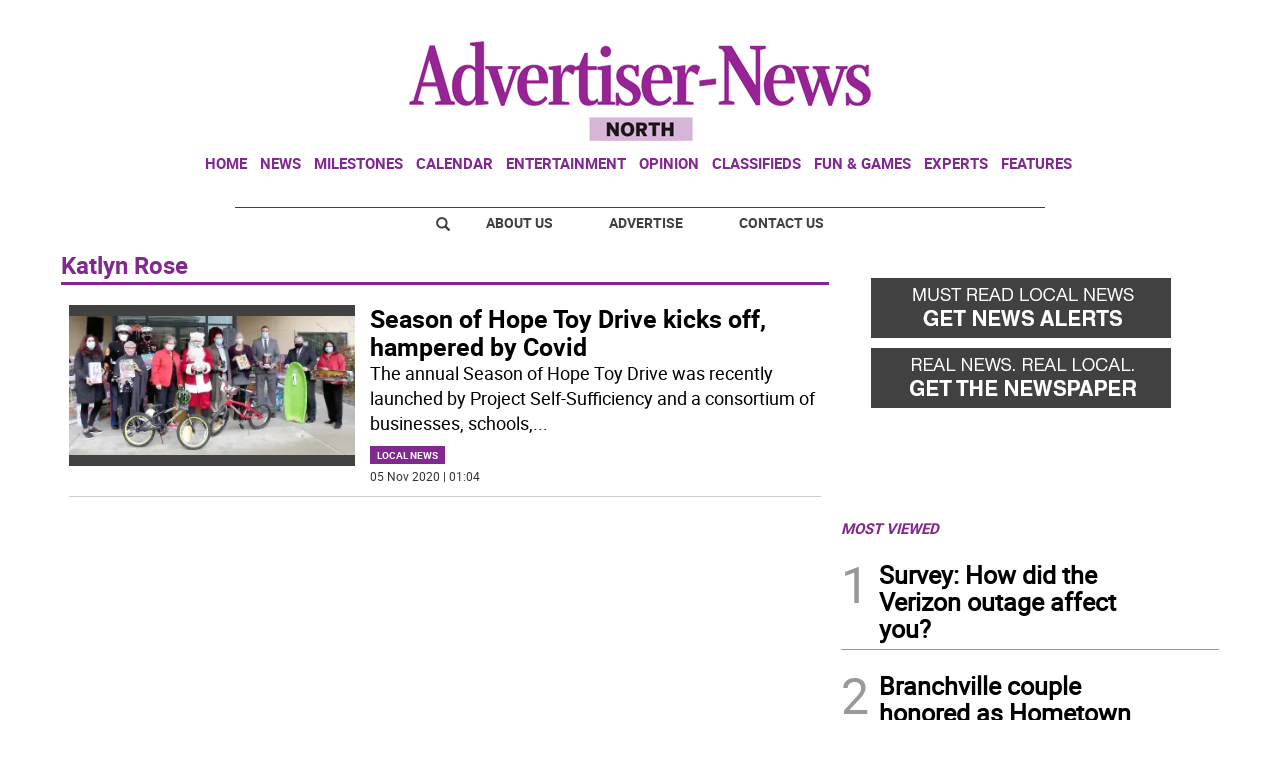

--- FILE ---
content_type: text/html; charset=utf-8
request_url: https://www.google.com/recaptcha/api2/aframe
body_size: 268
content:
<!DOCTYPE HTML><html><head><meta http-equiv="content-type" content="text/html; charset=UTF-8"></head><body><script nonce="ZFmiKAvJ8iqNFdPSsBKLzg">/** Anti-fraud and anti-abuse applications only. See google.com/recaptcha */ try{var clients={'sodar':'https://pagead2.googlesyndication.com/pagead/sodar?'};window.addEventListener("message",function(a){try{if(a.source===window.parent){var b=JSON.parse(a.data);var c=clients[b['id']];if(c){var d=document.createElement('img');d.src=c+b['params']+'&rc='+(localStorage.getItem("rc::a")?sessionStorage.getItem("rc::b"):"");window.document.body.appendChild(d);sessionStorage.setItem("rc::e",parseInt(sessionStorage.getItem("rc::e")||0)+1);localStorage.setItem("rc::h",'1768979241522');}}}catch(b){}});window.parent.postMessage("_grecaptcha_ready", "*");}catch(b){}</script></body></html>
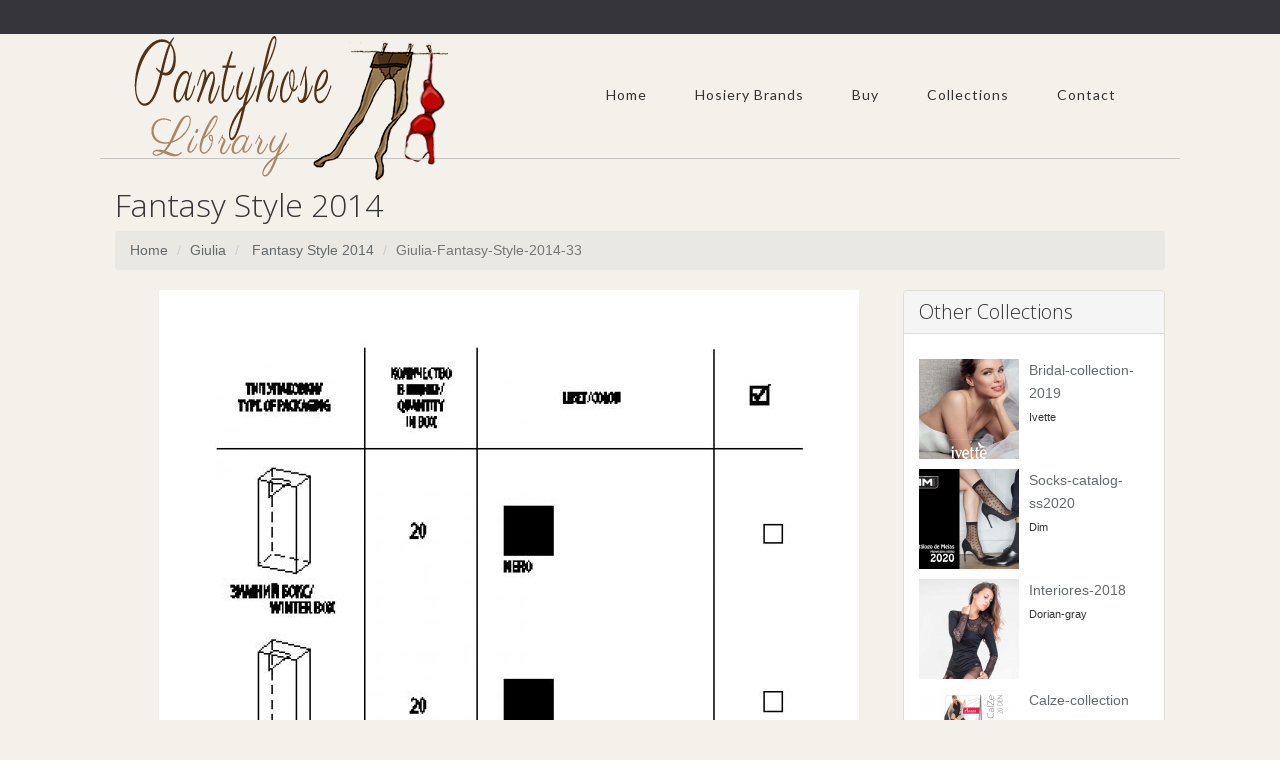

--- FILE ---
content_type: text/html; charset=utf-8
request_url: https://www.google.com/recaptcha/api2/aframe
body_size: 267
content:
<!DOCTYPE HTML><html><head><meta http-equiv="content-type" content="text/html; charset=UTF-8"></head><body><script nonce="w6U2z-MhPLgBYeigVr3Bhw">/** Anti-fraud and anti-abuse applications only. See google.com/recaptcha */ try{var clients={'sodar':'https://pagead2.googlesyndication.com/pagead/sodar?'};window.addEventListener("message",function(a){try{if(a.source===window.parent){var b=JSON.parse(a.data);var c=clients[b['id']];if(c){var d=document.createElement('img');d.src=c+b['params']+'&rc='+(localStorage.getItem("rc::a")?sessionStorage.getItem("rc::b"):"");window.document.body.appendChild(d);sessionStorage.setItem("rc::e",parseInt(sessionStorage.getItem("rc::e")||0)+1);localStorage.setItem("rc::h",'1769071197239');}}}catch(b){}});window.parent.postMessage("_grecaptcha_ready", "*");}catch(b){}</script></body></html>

* * * * *

REQUIRED ACTION: Return all entries preceding this task exactly as they stand, leaving any picture out.

COMPLETED EXERCISE:
--- FILE ---
content_type: text/html; charset=utf-8
request_url: https://www.google.com/recaptcha/api2/aframe
body_size: 268
content:
<!DOCTYPE HTML><html><head><meta http-equiv="content-type" content="text/html; charset=UTF-8"></head><body><script nonce="ZFmiKAvJ8iqNFdPSsBKLzg">/** Anti-fraud and anti-abuse applications only. See google.com/recaptcha */ try{var clients={'sodar':'https://pagead2.googlesyndication.com/pagead/sodar?'};window.addEventListener("message",function(a){try{if(a.source===window.parent){var b=JSON.parse(a.data);var c=clients[b['id']];if(c){var d=document.createElement('img');d.src=c+b['params']+'&rc='+(localStorage.getItem("rc::a")?sessionStorage.getItem("rc::b"):"");window.document.body.appendChild(d);sessionStorage.setItem("rc::e",parseInt(sessionStorage.getItem("rc::e")||0)+1);localStorage.setItem("rc::h",'1768979241522');}}}catch(b){}});window.parent.postMessage("_grecaptcha_ready", "*");}catch(b){}</script></body></html>

--- FILE ---
content_type: text/html; charset=utf-8
request_url: https://www.google.com/recaptcha/api2/aframe
body_size: 267
content:
<!DOCTYPE HTML><html><head><meta http-equiv="content-type" content="text/html; charset=UTF-8"></head><body><script nonce="w6U2z-MhPLgBYeigVr3Bhw">/** Anti-fraud and anti-abuse applications only. See google.com/recaptcha */ try{var clients={'sodar':'https://pagead2.googlesyndication.com/pagead/sodar?'};window.addEventListener("message",function(a){try{if(a.source===window.parent){var b=JSON.parse(a.data);var c=clients[b['id']];if(c){var d=document.createElement('img');d.src=c+b['params']+'&rc='+(localStorage.getItem("rc::a")?sessionStorage.getItem("rc::b"):"");window.document.body.appendChild(d);sessionStorage.setItem("rc::e",parseInt(sessionStorage.getItem("rc::e")||0)+1);localStorage.setItem("rc::h",'1769071197239');}}}catch(b){}});window.parent.postMessage("_grecaptcha_ready", "*");}catch(b){}</script></body></html>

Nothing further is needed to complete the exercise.